[Items from a dataset]
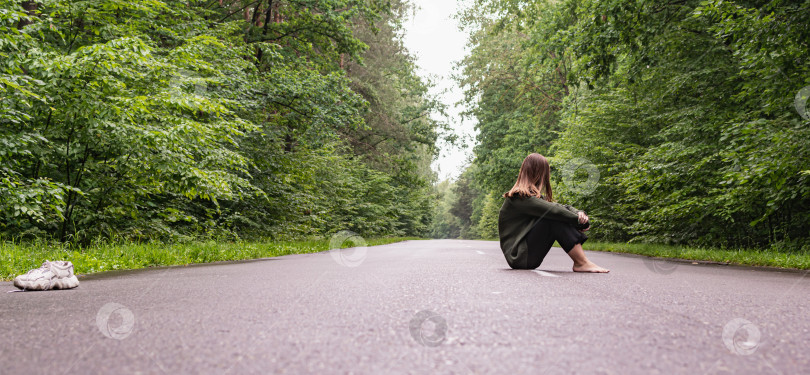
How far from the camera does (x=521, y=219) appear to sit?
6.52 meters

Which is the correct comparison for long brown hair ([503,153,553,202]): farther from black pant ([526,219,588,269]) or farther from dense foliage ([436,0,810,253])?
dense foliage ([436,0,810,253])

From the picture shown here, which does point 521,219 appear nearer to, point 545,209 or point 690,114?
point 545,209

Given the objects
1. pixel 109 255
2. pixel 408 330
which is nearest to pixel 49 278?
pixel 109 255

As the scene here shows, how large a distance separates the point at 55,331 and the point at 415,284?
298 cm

---

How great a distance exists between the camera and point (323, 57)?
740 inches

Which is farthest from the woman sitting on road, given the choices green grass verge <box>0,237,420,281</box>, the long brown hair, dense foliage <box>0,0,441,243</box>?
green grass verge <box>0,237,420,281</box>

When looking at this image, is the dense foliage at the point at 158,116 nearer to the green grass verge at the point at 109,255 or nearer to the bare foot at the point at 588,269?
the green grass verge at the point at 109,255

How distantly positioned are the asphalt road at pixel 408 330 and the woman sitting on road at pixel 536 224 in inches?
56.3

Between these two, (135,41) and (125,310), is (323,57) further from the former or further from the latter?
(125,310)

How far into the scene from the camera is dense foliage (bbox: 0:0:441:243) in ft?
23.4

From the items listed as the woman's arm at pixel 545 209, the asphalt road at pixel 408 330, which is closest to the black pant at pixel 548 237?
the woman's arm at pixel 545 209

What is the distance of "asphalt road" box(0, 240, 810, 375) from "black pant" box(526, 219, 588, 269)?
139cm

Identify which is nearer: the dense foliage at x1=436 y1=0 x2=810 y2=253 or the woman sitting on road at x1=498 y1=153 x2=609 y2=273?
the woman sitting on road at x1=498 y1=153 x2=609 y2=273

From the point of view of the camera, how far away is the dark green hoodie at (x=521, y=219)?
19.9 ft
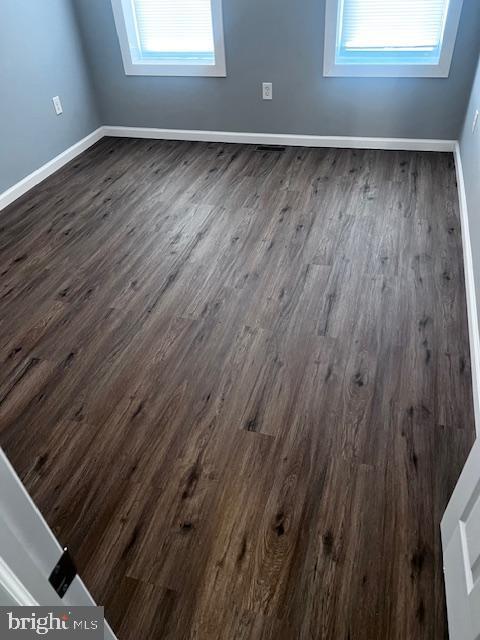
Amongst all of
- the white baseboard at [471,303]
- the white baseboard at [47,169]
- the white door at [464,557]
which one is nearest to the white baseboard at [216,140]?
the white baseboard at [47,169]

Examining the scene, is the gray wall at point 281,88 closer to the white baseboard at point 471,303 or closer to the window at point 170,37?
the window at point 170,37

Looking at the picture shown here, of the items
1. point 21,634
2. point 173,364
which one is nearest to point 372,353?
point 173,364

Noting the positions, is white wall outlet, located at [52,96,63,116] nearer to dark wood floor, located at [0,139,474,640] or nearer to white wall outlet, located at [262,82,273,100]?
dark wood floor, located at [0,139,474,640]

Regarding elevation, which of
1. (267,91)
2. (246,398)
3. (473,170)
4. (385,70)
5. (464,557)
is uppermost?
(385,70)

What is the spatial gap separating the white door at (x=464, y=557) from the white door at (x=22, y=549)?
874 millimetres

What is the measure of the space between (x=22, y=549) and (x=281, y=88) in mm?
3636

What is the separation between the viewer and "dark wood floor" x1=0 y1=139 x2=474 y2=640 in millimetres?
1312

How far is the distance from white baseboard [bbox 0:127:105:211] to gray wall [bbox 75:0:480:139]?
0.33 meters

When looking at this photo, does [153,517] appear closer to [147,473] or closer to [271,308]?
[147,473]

AIM OF THE EXERCISE: Identify every line in the records that contains the string "camera", and copy each such line in full.

WRITTEN SOLUTION:
How far from the camera does (x=521, y=219) appear to sit?
How great a distance exists between the camera and point (323, 57)?
How far into the scene from the camera is dense foliage (bbox: 0:0:441:243) in ft?
From the point of view of the camera, how far away is the dark green hoodie at (x=521, y=219)?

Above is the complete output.